Understanding Tyres

In Articles by Glyn DemmerLeave a Comment

Last weekend we did a bit of training and afterwards over a cup of coffee we discussed tyres and their application off-road. I would say that good tyres are one of your first considerations when purchasing a new vehicle, in fact, your dealer may be able to rebate the OE rubber if you fit new tyres before rolling out the showroom. 4×4 tyres come in categories – Mud Terrain (M/T), All Terrain (A/T) and Highway Terrain (H/T), there’s also Light Truck (L/T) construction – each with its own benefits and compromises, which depend on the kind of driving you do. The main difference between the various types of tyres is the intended purpose. Each tyre type has different characteristics, so the decision as to which tyre to buy should depend on how you intend on using your vehicle. This should guide your decision as to choice – even though the aggressive look of a set of Mud Tyres may be what you feel like! For a wetter muddy environment, look for wide grooves and lugs for self-cleaning capabilities. The more aggressive the tread pattern, the more it will grip. With dryer climates  look for tyres with narrower grooves to aid in the prevention of the case being punctured, a durable tread pattern with wider blocks, and a harder compound for durability.”A Highway Terrain tyre is what you’ll typically find fitted to your vehicle in the showroom. They have a tread pattern similar to those on a passenger car and are best suited to tar and gravel as they are light in construction and are quiet and smooth running. They will handle mild to medium off-road tracks, but not the more advanced trails. Manufacturers fit them with comfort (and) ride quality in mind for the motorist who isn’t using their 4×4  regularly off.They have less space between the tread blocks and visible channels that run around the tyre, improving its resistance to aquaplaning”.Small slits across the rubber improve traction – for improved wet-weather performance, a good quality tyre should have an extended filler in the bead to improve the lateral stability of a tyre, and a variable reinforcing overlay between the steel belts to improve ride comfort.

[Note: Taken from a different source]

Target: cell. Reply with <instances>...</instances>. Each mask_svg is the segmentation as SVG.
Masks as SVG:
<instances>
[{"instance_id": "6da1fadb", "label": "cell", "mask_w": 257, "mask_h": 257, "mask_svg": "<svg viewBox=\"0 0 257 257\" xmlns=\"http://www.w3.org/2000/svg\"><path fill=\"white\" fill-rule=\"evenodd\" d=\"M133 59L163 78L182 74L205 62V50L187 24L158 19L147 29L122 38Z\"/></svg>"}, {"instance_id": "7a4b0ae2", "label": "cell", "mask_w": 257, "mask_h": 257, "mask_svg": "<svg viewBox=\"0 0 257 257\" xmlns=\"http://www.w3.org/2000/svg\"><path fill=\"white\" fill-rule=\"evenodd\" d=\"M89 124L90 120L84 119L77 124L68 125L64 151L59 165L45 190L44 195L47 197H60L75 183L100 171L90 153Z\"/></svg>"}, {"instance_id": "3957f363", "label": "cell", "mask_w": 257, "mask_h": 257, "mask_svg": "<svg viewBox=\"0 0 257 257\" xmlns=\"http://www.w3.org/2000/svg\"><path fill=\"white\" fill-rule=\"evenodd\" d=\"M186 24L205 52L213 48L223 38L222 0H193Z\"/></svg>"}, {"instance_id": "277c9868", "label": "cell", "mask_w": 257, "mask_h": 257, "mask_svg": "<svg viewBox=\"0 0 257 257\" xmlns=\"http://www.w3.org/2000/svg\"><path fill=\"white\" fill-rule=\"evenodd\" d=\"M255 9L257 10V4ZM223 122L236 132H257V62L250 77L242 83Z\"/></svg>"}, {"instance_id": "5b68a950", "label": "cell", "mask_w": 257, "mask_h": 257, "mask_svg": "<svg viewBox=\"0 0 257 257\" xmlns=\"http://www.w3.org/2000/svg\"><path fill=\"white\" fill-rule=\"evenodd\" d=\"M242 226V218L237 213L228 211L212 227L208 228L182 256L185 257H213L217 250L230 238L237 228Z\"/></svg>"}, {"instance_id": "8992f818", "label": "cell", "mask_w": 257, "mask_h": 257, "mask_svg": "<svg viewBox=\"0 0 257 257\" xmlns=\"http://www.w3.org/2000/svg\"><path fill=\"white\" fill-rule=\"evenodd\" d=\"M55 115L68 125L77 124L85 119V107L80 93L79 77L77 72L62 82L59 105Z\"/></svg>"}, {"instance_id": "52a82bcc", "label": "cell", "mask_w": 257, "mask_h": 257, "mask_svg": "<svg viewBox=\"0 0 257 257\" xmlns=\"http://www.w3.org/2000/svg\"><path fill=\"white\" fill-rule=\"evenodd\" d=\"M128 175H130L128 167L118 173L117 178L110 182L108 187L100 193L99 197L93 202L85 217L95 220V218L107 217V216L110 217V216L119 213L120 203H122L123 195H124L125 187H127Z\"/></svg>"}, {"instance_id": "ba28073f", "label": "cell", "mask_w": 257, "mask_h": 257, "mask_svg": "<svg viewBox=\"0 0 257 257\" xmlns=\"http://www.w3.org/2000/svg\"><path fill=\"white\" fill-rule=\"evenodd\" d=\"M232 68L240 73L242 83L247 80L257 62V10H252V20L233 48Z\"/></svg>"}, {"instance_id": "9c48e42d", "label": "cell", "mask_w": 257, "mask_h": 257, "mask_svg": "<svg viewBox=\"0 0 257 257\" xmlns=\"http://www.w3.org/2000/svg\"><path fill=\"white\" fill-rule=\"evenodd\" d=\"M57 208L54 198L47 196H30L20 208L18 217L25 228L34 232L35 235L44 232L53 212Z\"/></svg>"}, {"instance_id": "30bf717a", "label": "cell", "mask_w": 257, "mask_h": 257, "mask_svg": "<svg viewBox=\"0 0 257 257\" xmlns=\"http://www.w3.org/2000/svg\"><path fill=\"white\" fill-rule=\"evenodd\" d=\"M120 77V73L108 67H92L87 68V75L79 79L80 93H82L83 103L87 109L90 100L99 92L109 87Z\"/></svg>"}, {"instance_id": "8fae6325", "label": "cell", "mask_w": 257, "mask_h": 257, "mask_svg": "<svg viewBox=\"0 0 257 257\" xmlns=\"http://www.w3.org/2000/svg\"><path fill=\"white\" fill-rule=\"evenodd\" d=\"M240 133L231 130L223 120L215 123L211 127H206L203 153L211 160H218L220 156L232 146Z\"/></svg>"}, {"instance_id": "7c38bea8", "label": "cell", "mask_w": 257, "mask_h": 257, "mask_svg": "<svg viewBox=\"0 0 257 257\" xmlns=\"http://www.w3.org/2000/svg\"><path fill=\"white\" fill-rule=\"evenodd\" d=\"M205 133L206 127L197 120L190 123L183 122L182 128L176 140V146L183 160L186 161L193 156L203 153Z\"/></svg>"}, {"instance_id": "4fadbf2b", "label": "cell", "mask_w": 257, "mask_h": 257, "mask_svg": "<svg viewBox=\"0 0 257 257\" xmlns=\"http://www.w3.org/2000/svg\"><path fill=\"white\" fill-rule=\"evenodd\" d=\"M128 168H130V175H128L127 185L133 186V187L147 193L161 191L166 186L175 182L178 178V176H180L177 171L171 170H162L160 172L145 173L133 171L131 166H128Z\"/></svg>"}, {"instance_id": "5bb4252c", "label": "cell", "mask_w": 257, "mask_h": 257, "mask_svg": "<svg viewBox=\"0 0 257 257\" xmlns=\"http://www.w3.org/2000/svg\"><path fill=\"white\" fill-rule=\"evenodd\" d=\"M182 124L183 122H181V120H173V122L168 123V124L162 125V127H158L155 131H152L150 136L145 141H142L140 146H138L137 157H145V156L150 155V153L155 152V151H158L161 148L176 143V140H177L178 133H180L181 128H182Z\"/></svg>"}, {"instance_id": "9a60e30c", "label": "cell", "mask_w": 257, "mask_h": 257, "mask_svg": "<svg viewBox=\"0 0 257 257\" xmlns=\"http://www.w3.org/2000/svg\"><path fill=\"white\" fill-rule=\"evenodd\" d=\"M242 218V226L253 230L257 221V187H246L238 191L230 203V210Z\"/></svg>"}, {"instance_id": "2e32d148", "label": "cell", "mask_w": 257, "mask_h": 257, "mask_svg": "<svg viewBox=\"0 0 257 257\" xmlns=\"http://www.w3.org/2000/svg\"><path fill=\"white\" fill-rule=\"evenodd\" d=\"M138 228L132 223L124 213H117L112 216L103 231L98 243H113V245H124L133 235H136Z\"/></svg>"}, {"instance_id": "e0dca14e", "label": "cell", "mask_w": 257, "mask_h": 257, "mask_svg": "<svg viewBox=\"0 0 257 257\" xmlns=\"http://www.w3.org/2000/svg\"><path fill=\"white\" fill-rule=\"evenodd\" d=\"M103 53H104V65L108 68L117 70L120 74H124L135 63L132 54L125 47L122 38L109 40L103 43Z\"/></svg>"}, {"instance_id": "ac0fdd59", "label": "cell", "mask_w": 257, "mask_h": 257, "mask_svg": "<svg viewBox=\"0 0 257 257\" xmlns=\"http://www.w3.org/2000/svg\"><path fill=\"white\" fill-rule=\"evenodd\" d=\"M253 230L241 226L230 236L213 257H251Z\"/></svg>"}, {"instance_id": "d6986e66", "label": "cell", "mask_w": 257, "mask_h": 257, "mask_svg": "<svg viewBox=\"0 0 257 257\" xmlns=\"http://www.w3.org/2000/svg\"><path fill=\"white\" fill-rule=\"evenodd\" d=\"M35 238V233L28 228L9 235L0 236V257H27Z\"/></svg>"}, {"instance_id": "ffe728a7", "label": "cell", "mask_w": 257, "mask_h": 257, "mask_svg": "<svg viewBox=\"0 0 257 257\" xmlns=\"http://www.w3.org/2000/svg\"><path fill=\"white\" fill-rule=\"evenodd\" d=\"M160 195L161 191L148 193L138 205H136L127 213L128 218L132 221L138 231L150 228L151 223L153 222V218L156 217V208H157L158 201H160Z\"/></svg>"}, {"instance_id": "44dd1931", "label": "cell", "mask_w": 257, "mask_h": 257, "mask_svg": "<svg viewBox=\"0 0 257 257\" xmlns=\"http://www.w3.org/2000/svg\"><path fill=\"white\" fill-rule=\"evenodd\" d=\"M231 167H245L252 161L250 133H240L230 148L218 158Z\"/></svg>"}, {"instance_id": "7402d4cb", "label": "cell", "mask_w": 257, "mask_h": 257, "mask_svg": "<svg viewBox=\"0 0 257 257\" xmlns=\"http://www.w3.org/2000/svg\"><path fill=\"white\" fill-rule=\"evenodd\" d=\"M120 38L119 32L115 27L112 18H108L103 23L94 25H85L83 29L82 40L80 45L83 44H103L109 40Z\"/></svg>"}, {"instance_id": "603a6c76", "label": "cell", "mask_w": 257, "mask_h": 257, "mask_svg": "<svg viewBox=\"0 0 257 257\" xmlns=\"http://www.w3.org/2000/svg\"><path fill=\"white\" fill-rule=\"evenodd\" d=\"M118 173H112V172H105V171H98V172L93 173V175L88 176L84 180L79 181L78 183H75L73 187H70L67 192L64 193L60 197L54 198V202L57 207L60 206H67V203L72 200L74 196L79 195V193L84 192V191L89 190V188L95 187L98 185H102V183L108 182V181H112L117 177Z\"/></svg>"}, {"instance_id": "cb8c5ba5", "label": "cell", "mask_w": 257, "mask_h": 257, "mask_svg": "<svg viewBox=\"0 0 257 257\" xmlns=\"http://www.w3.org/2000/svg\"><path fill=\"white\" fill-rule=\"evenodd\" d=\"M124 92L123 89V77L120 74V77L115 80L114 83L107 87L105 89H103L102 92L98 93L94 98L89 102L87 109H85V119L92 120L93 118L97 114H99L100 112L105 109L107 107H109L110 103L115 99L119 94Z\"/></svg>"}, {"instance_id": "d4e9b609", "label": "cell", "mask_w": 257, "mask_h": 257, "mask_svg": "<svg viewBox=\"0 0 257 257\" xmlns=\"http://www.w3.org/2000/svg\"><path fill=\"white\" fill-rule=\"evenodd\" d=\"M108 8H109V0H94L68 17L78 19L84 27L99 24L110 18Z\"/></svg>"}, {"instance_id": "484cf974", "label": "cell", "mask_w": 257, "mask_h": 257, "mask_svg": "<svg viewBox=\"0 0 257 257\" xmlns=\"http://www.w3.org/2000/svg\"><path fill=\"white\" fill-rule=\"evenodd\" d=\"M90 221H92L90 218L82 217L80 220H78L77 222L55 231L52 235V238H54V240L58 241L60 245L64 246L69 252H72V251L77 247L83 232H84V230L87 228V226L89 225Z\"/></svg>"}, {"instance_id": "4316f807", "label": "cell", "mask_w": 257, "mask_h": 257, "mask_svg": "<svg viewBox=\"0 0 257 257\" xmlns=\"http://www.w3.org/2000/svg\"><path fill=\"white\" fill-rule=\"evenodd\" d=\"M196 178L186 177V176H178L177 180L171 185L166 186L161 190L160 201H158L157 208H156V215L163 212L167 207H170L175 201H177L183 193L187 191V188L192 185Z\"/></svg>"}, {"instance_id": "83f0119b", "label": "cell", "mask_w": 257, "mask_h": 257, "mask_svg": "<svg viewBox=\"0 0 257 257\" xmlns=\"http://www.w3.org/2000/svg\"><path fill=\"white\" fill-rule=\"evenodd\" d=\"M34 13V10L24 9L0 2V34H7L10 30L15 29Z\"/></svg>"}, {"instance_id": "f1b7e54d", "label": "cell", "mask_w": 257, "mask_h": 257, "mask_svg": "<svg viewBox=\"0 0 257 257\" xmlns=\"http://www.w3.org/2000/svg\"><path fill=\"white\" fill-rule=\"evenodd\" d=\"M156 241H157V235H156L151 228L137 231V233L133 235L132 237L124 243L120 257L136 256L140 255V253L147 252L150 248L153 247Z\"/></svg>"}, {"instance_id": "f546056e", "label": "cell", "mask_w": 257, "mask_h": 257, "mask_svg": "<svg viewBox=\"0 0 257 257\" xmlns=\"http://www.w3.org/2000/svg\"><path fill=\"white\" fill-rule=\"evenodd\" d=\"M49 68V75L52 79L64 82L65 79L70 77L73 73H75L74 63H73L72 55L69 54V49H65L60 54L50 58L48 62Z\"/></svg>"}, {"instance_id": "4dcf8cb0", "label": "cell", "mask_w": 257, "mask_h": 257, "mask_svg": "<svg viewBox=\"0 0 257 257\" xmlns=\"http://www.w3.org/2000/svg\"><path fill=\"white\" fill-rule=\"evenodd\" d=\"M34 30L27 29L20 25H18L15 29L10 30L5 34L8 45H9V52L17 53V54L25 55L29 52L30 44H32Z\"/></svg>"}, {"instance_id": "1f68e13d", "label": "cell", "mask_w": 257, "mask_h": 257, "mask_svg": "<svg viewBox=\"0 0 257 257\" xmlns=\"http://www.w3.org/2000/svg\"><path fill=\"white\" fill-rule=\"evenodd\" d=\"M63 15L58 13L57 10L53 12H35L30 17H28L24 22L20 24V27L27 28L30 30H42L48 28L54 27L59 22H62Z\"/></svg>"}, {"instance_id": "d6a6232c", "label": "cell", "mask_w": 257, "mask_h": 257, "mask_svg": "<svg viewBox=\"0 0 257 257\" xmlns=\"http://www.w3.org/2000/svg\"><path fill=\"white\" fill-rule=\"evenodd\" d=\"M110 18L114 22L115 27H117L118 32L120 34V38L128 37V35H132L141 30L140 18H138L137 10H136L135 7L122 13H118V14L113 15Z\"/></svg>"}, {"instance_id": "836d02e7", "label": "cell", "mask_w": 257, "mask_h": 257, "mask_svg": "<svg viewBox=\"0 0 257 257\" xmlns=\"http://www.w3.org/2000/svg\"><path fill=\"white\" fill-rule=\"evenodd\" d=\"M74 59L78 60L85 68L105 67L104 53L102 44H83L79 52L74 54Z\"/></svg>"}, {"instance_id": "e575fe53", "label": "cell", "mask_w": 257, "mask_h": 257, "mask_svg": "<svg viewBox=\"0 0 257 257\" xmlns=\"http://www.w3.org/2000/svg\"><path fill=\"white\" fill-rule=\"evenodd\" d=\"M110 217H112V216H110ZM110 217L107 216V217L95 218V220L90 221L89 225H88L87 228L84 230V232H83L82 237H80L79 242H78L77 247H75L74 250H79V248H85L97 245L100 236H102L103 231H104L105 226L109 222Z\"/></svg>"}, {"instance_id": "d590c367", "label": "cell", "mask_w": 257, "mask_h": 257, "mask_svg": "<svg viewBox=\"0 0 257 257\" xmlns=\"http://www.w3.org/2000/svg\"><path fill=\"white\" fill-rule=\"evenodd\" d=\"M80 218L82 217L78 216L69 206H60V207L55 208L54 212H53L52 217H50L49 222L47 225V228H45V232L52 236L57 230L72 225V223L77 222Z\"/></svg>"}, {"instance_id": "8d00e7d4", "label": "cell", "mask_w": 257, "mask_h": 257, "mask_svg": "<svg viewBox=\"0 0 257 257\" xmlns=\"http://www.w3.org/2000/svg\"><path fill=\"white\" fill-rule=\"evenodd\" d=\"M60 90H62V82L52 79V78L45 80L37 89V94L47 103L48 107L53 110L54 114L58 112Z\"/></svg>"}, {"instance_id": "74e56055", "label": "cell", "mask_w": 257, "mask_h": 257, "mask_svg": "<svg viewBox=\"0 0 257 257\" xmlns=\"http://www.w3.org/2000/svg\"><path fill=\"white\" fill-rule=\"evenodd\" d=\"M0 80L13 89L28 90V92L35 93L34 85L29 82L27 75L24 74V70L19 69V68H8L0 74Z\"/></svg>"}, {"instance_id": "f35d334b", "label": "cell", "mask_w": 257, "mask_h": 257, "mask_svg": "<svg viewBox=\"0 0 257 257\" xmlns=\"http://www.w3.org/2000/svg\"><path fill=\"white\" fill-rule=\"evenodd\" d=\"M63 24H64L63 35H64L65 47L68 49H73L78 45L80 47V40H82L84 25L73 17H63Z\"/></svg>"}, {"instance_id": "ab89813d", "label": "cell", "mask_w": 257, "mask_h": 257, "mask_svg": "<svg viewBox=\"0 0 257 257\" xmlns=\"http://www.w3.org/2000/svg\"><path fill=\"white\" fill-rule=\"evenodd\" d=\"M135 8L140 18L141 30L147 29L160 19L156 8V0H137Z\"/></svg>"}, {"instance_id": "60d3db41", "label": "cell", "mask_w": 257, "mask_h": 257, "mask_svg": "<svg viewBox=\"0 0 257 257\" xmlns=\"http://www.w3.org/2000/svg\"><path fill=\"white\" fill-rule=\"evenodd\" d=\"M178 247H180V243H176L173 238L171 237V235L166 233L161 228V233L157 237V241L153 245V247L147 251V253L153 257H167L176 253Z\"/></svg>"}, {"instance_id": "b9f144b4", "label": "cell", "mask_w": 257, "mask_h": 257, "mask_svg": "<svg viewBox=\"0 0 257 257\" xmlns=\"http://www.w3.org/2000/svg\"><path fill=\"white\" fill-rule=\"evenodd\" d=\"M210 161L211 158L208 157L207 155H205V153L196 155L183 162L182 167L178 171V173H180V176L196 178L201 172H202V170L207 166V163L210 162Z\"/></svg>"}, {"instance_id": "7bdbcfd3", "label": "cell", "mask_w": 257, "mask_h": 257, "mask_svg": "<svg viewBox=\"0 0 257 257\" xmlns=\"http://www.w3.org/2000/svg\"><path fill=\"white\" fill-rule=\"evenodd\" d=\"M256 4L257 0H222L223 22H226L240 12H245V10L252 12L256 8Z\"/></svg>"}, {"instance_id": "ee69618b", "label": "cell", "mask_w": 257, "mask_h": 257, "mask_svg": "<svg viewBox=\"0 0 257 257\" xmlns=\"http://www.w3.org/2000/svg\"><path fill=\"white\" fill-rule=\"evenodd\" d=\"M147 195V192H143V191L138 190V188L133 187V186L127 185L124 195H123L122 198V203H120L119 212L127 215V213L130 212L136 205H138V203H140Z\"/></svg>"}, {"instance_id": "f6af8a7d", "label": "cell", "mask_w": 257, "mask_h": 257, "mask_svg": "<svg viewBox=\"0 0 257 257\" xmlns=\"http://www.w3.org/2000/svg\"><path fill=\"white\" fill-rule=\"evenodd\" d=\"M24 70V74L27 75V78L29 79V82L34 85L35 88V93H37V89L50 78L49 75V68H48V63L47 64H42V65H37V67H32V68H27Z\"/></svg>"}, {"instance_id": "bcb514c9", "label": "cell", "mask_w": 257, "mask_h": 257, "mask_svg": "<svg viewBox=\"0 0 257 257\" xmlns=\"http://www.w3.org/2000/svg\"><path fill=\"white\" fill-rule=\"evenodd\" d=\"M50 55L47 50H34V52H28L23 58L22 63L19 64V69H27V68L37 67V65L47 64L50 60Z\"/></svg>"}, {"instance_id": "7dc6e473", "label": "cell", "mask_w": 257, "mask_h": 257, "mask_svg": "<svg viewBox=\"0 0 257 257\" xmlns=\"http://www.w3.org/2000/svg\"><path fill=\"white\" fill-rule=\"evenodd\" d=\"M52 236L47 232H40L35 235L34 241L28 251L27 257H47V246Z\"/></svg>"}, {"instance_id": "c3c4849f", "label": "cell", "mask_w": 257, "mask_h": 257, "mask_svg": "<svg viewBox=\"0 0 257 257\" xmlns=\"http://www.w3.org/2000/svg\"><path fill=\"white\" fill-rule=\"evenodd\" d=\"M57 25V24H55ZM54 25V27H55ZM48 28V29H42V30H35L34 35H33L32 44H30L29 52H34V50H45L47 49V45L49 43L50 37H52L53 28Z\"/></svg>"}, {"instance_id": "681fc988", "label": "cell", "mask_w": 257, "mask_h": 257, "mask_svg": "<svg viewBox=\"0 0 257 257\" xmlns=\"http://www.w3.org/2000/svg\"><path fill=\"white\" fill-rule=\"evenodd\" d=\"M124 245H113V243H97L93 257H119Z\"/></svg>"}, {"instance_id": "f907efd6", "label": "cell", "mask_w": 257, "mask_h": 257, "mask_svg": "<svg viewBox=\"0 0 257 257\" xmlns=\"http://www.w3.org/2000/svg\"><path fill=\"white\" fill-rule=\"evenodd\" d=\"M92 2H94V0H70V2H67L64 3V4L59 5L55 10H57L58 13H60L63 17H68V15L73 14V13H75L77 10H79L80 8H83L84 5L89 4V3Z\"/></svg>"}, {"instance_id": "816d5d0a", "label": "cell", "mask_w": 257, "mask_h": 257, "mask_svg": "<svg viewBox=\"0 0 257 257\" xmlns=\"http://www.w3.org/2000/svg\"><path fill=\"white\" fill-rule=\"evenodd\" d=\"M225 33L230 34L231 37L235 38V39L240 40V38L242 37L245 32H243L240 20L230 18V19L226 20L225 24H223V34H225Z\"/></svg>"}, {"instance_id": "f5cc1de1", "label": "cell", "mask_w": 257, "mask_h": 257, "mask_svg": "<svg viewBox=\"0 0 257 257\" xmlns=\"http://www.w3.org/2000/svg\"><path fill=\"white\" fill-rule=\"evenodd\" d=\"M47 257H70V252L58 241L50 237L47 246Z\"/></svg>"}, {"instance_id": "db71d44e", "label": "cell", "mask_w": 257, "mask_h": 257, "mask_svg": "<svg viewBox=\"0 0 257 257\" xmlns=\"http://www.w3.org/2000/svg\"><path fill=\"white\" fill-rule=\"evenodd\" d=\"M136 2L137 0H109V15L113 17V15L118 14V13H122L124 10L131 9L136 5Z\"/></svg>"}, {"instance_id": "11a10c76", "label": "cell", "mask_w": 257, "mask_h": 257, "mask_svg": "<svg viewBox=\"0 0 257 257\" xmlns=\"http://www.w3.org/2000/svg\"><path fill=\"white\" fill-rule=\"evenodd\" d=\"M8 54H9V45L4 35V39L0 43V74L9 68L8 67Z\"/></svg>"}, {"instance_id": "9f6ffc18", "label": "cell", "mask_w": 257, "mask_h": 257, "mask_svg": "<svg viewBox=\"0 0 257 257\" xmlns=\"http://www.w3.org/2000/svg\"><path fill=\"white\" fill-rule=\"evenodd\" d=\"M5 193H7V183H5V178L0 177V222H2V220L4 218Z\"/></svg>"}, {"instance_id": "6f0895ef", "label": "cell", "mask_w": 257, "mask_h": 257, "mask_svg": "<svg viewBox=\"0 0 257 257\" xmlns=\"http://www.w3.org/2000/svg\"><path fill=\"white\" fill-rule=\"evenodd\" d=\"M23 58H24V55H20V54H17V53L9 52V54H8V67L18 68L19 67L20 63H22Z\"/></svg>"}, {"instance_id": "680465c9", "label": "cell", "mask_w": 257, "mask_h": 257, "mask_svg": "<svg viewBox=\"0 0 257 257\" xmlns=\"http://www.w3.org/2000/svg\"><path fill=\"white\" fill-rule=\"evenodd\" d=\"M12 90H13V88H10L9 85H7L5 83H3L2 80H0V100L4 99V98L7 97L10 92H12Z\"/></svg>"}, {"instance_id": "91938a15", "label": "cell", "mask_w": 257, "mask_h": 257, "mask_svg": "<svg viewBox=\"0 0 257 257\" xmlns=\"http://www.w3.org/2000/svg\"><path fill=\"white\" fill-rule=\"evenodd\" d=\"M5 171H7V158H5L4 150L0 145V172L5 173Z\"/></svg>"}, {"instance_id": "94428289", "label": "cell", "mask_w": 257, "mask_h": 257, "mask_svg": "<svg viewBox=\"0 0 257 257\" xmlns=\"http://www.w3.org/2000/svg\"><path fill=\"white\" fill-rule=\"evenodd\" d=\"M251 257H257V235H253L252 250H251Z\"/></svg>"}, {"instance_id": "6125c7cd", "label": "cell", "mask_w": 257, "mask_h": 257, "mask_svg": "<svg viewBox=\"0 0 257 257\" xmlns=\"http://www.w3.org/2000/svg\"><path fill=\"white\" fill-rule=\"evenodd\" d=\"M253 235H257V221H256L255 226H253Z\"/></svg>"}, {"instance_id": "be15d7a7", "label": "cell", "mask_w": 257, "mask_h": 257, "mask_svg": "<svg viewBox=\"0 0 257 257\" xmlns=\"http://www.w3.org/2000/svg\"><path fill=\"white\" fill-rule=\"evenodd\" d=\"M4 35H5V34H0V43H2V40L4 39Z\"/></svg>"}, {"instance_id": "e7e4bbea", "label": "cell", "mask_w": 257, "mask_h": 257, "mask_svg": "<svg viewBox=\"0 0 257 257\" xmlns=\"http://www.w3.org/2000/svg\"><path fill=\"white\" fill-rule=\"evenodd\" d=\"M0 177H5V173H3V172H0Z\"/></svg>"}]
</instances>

However, if you share the tar and trails equally you may rather opt for an All-Terrain tyre, very much an all-around performer. Stronger in construction than an HT tyre, designed to cope with rocks and ruts encountered on rougher trails. With a more open tread pattern, they are not as quiet as an HT tyre but they tend to be the tyre of choice for the regular off-roader. The downside is that the AT may not be as sharp in driving performance as an HT or as capable as an MT in the rough, but then you are buying it for its all-around performance.

Mud Terrain tyres are characterized by a deep blocky tread pattern with space between the lugs. They are of heavy duty construction and will take you virtually everywhere, on long stretches of tar they will be noisy and uncomfortable and not as fuel efficient as the other tyre types. They come into their own in wet conditions, mud and harsh unyielding terrain. They grip when you think you will not be able to go further, the wide tread makes them self-cleaning and able to dig for traction. `the strong construction is also beneficial against punctures. Dynamically they can lead to somewhat vague steering as well as slightly compromised braking on wet tar. If a tyre carries an L/T designation it means that it is manufactured to Light Truck spec and is thus stronger than a passenger type tyre, it will have a more aggressive tread pattern, good traction, a stronger sidewall, and be more cut and puncture resistant- the L/T designation is recommended for serious off-road conditions, as it also has a greater load carrying capacity.

All in all, assess your needs and do not compromise on a cheap tyre!